With the price of crude oil for March delivery falling below $60 a barrel last week on the New York Mercantile Exchange (NYMEX), half of OPEC’s worst nightmare is taking place: Higher oil prices sought by the cartel are bringing on American production at a faster rate than ever before. The other half of the nightmare would be a slowdown in global demand for the stuff.
A sell-off was triggered by an announcement last week from the Energy Information Agency (EIA) that U.S. crude oil production exceeded 10 million barrels per day (bpd) last month — the first time since 1970 — and would continue to set records into 2018. In addition, U.S. oil rig count jumped by 26, the largest jump in a year.
Helping along was the overbought position by traders expecting crude oil prices to move even higher. It’s estimated that those traders owned a billion barrels of oil through futures and options contracts, and when oil began to tip over, many rushed to unload them, accelerating the decline.

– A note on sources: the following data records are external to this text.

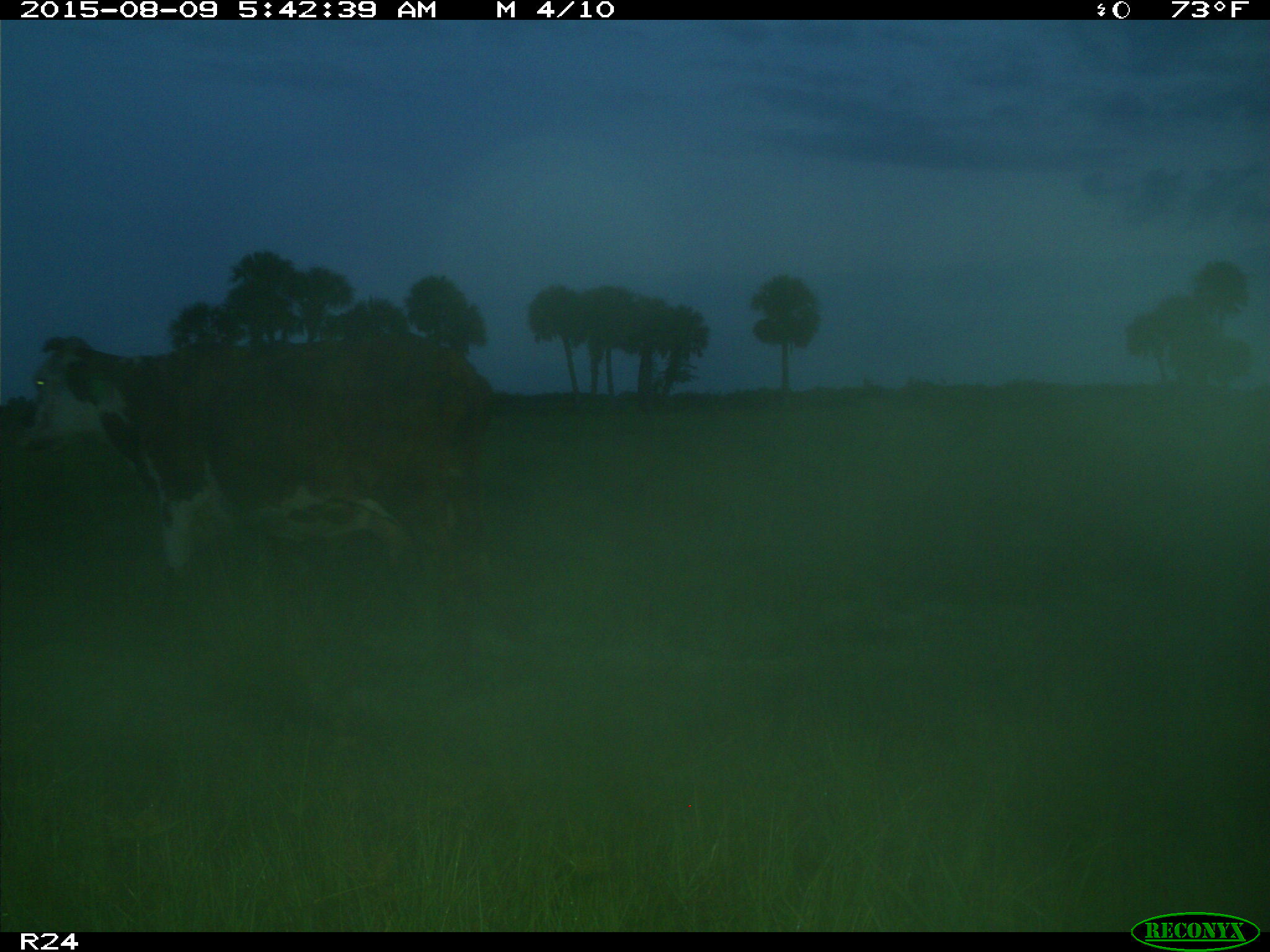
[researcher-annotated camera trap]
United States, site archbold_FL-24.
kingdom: Animalia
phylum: Chordata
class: Mammalia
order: Artiodactyla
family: Bovidae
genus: Bos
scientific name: Bos taurus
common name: domestic cow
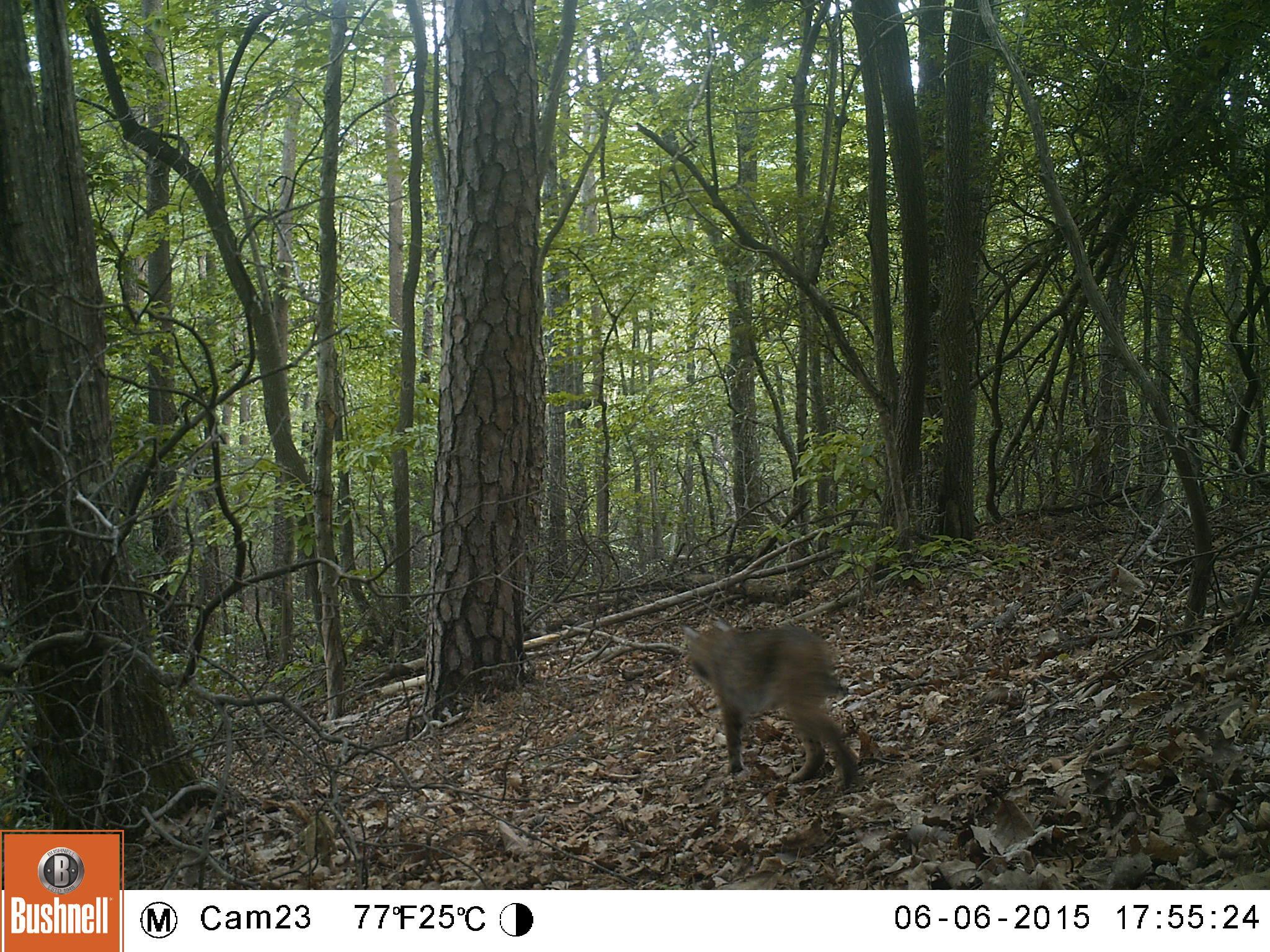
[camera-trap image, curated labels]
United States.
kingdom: Animalia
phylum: Chordata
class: Mammalia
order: Carnivora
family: Felidae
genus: Lynx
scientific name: Lynx rufus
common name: bobcat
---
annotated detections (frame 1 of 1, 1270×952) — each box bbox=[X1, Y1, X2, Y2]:
Bobcat: bbox=[668, 612, 874, 806]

Also adding to the downward pressure was the little-noticed part of the budget bill passed late last week that mandated cutting the United States’ Strategic Petroleum Reserve (SPR) by 100 million barrels. That would raise about $6 billion for the U.S. Treasury at today’s prices, and although not scheduled for immediate sale, it’s more pressure to the downside.

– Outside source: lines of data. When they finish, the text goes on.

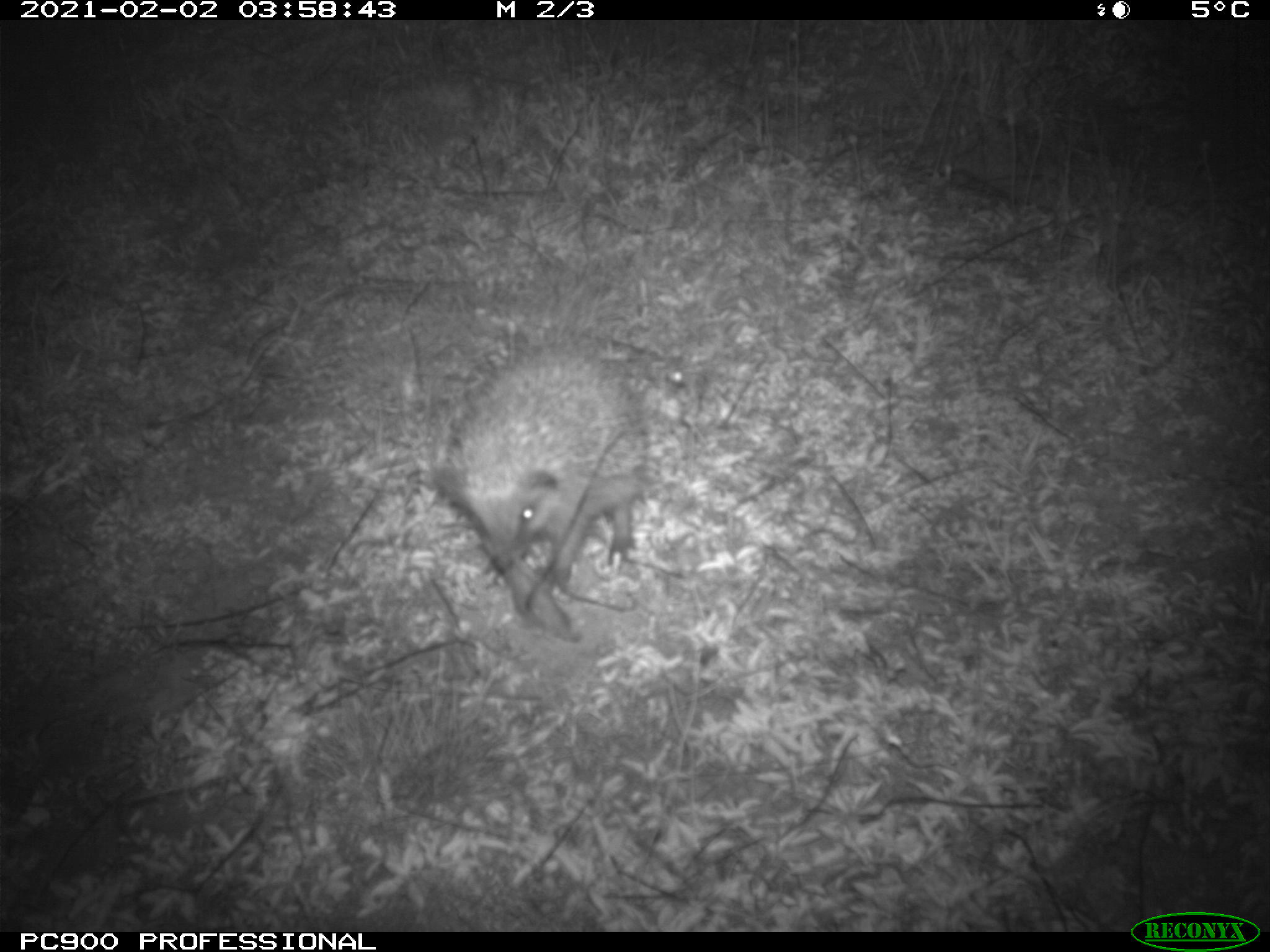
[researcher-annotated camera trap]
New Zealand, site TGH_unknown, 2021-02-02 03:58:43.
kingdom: Animalia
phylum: Chordata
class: Mammalia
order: Eulipotyphla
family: Erinaceidae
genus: Erinaceus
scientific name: Erinaceus europaeus europaeus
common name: european hedgehog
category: hedgehog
Hedgehog (european hedgehog) (Erinaceus europaeus europaeus).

Along with that is the restarting of the North Sea crude oil pipeline that was taken offline unexpectedly, affecting more than a third of its crude oil production.

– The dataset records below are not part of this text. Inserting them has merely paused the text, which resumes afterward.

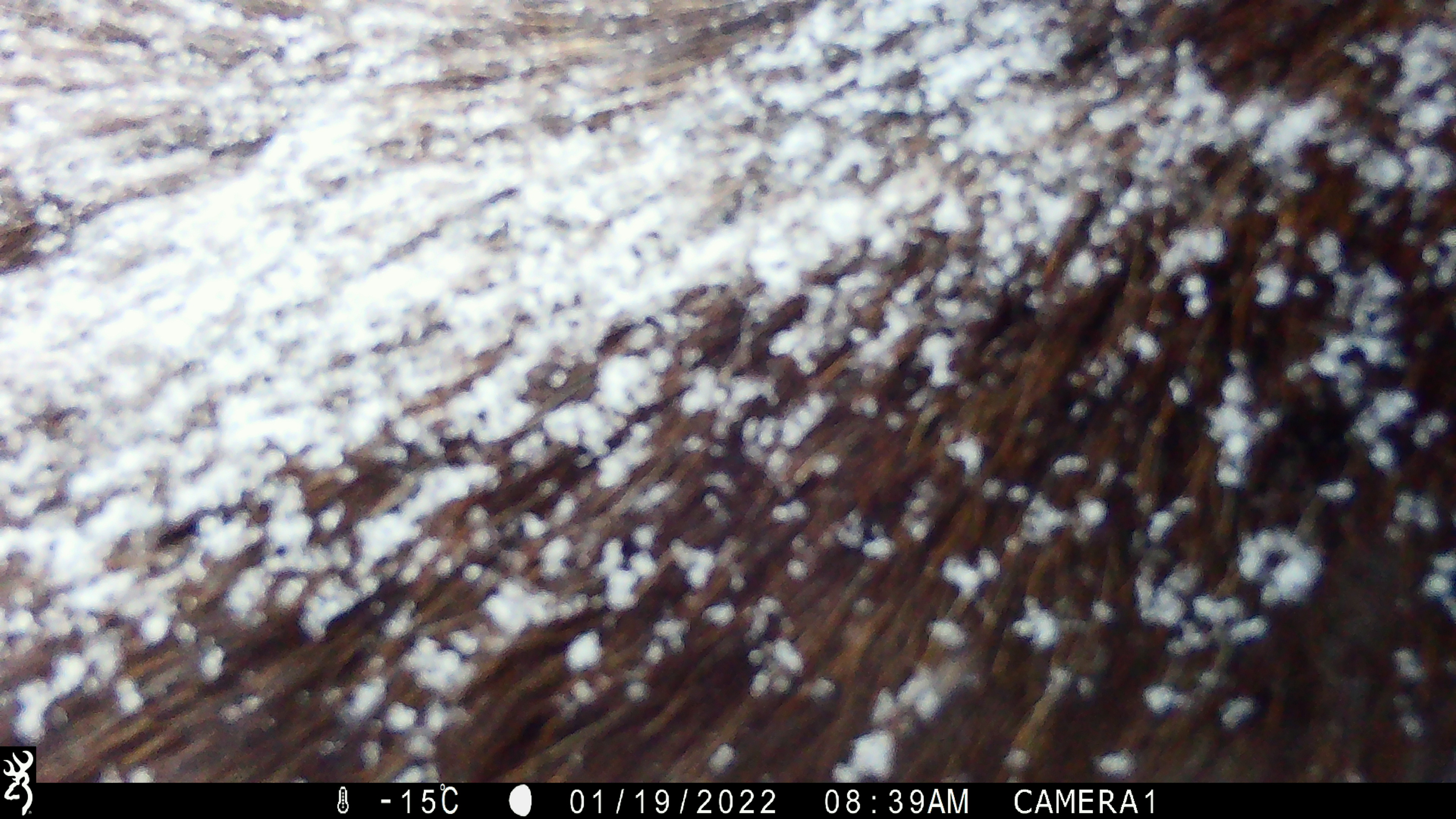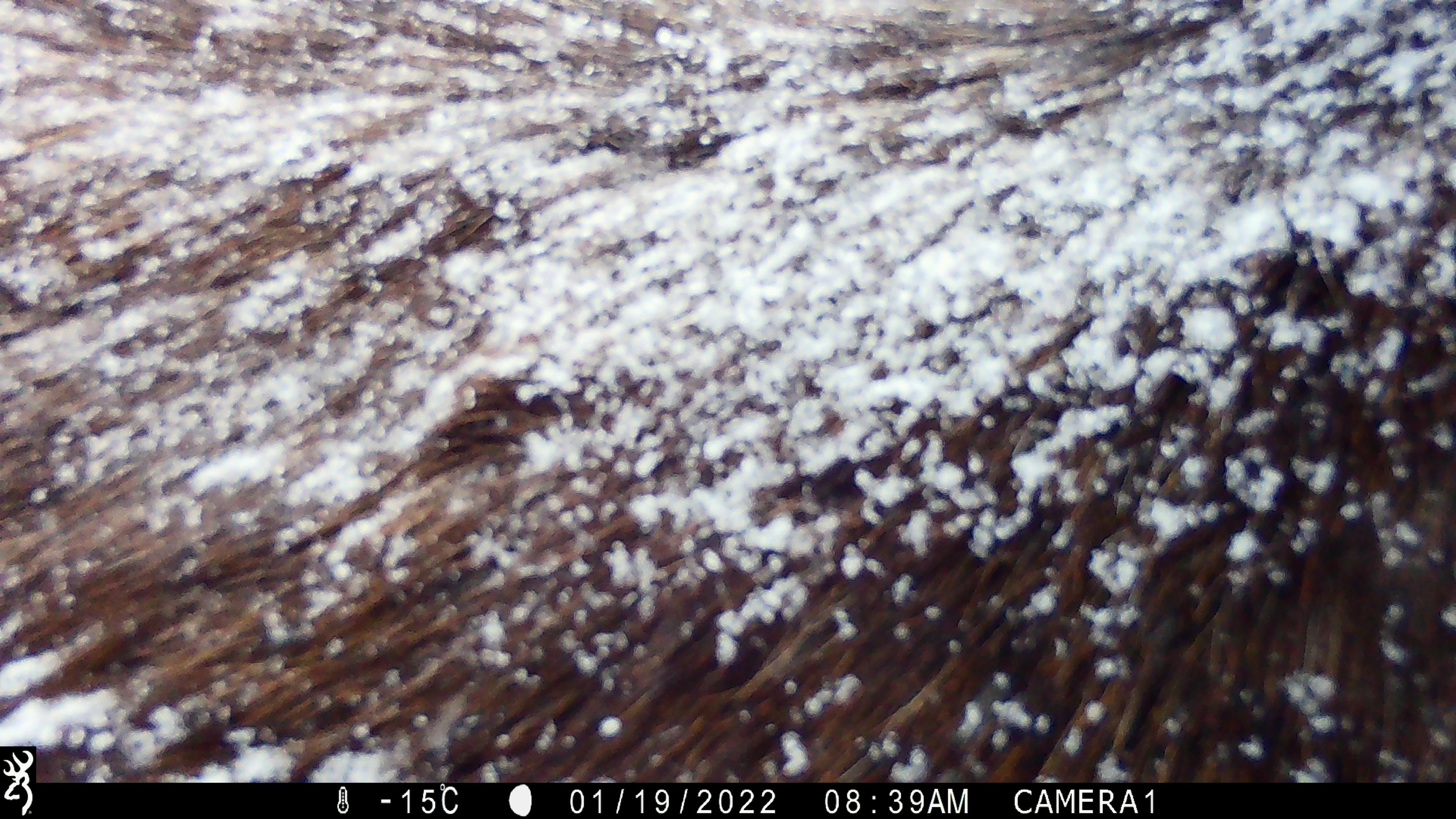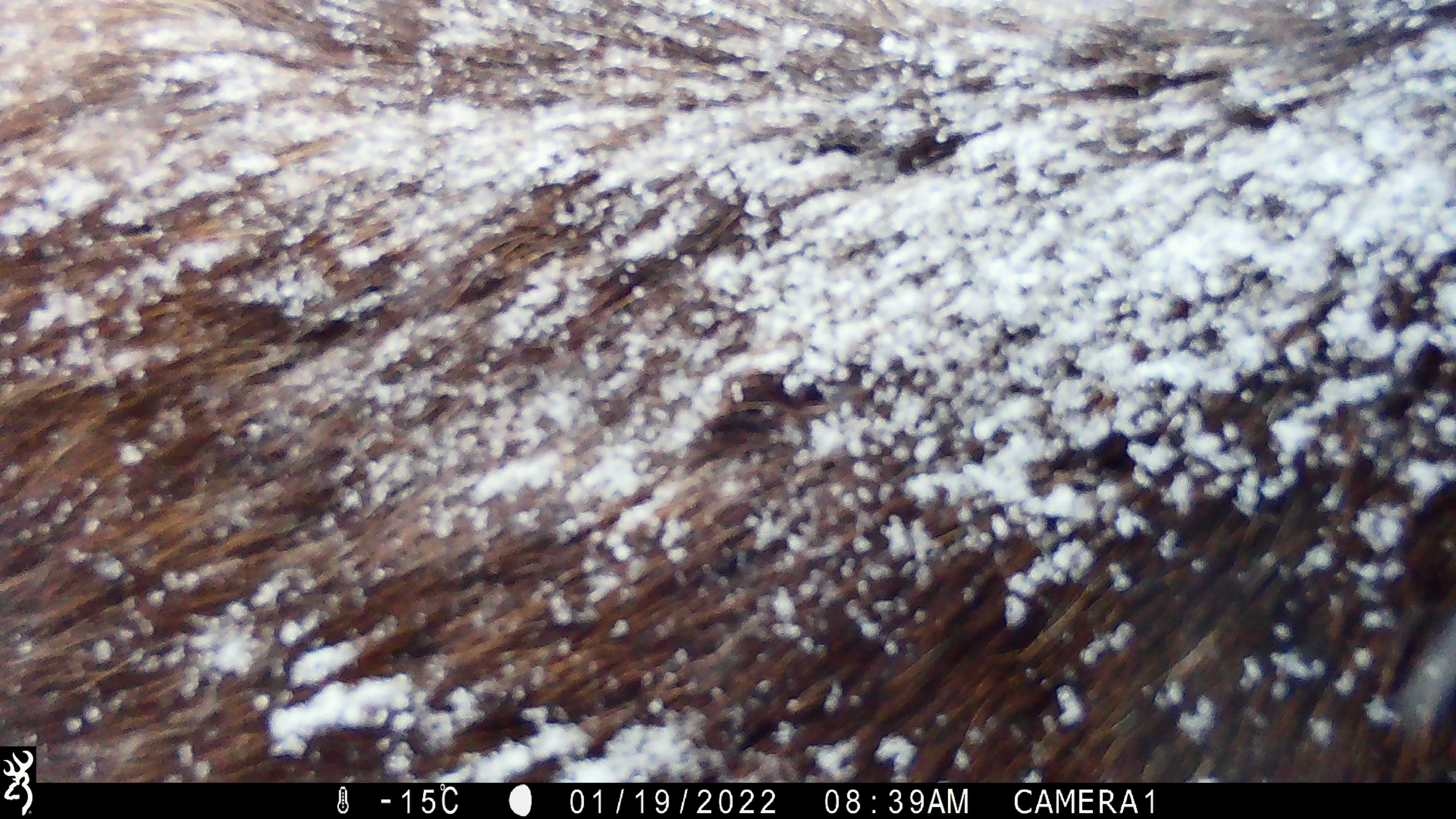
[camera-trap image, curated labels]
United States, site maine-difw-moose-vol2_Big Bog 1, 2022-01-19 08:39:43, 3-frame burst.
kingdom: Animalia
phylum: Chordata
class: Mammalia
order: Artiodactyla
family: Cervidae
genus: Alces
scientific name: Alces alces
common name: moose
Moose (Alces alces).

Analysts at Commerzbank put two and two together and cogently concluded that crude oil prices had nowhere to go but down:
It is now clear that oil prices in late January [Brent briefly traded above $70 a barrel] were too high to keep the oil market balanced in the long term. This is because U.S. production is now rising so sharply that there is a risk of renewed oversupply if OPEC does not voluntarily renounce [give back] market share.